*WORKING DATA:*
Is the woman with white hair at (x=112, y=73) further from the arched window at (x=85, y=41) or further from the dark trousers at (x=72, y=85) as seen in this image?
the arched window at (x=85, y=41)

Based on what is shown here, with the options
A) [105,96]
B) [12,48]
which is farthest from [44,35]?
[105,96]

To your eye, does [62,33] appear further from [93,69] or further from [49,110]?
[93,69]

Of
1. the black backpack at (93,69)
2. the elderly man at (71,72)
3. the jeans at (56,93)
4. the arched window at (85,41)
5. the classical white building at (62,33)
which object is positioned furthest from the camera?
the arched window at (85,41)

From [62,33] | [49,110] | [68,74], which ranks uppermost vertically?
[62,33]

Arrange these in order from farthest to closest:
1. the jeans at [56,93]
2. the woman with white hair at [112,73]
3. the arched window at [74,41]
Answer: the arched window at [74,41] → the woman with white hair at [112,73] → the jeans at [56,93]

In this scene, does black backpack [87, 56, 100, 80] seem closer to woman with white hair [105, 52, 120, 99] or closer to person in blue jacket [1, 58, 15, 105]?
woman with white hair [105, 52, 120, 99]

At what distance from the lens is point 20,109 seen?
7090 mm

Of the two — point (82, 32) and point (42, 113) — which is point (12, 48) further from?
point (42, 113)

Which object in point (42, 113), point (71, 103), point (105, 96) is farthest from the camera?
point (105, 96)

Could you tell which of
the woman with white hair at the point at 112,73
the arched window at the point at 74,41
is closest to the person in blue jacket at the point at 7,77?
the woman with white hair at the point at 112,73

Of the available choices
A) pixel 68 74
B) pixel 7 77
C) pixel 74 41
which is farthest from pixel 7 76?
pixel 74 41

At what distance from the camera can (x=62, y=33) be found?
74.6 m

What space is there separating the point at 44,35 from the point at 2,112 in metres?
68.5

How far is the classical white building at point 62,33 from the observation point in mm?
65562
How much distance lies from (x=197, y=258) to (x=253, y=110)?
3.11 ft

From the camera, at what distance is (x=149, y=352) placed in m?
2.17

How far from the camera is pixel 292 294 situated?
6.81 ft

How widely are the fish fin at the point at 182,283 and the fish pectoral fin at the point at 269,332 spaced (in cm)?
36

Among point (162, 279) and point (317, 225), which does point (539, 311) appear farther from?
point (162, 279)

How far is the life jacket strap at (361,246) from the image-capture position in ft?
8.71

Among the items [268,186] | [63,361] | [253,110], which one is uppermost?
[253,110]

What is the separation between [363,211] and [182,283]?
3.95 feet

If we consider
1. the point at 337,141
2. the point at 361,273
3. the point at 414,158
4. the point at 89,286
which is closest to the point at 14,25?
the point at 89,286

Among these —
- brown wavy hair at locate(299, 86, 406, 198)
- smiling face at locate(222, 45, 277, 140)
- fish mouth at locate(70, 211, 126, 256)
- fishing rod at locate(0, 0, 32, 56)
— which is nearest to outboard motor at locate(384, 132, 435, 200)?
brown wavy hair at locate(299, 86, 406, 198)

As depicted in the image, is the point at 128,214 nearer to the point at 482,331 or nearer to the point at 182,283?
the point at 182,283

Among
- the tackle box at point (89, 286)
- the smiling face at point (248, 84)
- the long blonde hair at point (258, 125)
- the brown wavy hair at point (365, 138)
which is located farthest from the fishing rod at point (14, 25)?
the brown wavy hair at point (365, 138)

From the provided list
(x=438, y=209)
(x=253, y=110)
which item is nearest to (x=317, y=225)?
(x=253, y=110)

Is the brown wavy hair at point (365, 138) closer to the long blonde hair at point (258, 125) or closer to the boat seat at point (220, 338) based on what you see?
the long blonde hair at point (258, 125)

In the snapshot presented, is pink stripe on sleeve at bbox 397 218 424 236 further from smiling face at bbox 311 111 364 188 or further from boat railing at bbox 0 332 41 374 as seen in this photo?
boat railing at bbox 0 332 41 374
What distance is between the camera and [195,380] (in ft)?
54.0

*TASK REQUIREMENTS:*
Rewrite the lines above as a numbered list, omitting blank lines.

*COMPLETE ANSWER:*
1. Is the woman with white hair at (x=112, y=73) further from the arched window at (x=85, y=41) or further from the dark trousers at (x=72, y=85) as seen in this image?
2. the arched window at (x=85, y=41)
3. Based on what is shown here, with the options
4. A) [105,96]
5. B) [12,48]
6. which is farthest from [44,35]?
7. [105,96]
8. To your eye, does [62,33] appear further from [93,69] or further from [49,110]?
9. [93,69]
10. Of
11. 1. the black backpack at (93,69)
12. 2. the elderly man at (71,72)
13. 3. the jeans at (56,93)
14. 4. the arched window at (85,41)
15. 5. the classical white building at (62,33)
16. which object is positioned furthest from the camera?
17. the arched window at (85,41)
18. From [62,33] | [49,110] | [68,74], which ranks uppermost vertically?
19. [62,33]
20. Arrange these in order from farthest to closest:
21. 1. the jeans at [56,93]
22. 2. the woman with white hair at [112,73]
23. 3. the arched window at [74,41]
24. Answer: the arched window at [74,41] → the woman with white hair at [112,73] → the jeans at [56,93]
25. In this scene, does black backpack [87, 56, 100, 80] seem closer to woman with white hair [105, 52, 120, 99] or closer to person in blue jacket [1, 58, 15, 105]?
26. woman with white hair [105, 52, 120, 99]
27. At what distance from the lens is point 20,109 seen?
28. 7090 mm
29. Of the two — point (82, 32) and point (42, 113) — which is point (12, 48) further from?
30. point (42, 113)
31. Which object in point (42, 113), point (71, 103), point (105, 96) is farthest from the camera?
32. point (105, 96)
33. Could you tell which of
34. the woman with white hair at the point at 112,73
35. the arched window at the point at 74,41
36. is closest to the person in blue jacket at the point at 7,77?
37. the woman with white hair at the point at 112,73
38. Of the available choices
39. A) pixel 68 74
40. B) pixel 7 77
41. C) pixel 74 41
42. which is farthest from pixel 7 76?
43. pixel 74 41
44. At what distance from the camera can (x=62, y=33) be found?
45. 74.6 m
46. What space is there separating the point at 44,35 from the point at 2,112 in metres?
47. 68.5
48. How far is the classical white building at point 62,33 from the observation point in mm?
49. 65562
50. How much distance lies from (x=197, y=258) to (x=253, y=110)?
51. 3.11 ft
52. From the camera, at what distance is (x=149, y=352) placed in m?
53. 2.17
54. How far from the camera is pixel 292 294 situated?
55. 6.81 ft
56. How widely are the fish fin at the point at 182,283 and the fish pectoral fin at the point at 269,332 spaced (in cm)?
57. 36
58. Among point (162, 279) and point (317, 225), which does point (539, 311) appear farther from?
59. point (162, 279)
60. How far is the life jacket strap at (361,246) from the image-capture position in ft?
61. 8.71
62. Among the items [268,186] | [63,361] | [253,110], which one is uppermost?
63. [253,110]
64. What is the separation between [363,211] and [182,283]?
65. 3.95 feet
66. If we consider
67. 1. the point at 337,141
68. 2. the point at 361,273
69. 3. the point at 414,158
70. 4. the point at 89,286
71. which is closest to the point at 14,25?
72. the point at 89,286
73. Among these —
74. - brown wavy hair at locate(299, 86, 406, 198)
75. - smiling face at locate(222, 45, 277, 140)
76. - fish mouth at locate(70, 211, 126, 256)
77. - fishing rod at locate(0, 0, 32, 56)
78. — which is nearest to outboard motor at locate(384, 132, 435, 200)?
79. brown wavy hair at locate(299, 86, 406, 198)
80. As depicted in the image, is the point at 128,214 nearer to the point at 482,331 or nearer to the point at 182,283?
81. the point at 182,283
82. Among
83. - the tackle box at point (89, 286)
84. - the smiling face at point (248, 84)
85. - the long blonde hair at point (258, 125)
86. - the brown wavy hair at point (365, 138)
87. which is located farthest from the fishing rod at point (14, 25)?
88. the brown wavy hair at point (365, 138)
89. From the provided list
90. (x=438, y=209)
91. (x=253, y=110)
92. which item is nearest to (x=317, y=225)?
93. (x=253, y=110)
94. Is the brown wavy hair at point (365, 138) closer to the long blonde hair at point (258, 125) or closer to the boat seat at point (220, 338) based on what you see?
95. the long blonde hair at point (258, 125)
96. In the snapshot presented, is pink stripe on sleeve at bbox 397 218 424 236 further from smiling face at bbox 311 111 364 188 or further from boat railing at bbox 0 332 41 374 as seen in this photo?
97. boat railing at bbox 0 332 41 374
98. What distance is between the camera and [195,380] (in ft)?
99. 54.0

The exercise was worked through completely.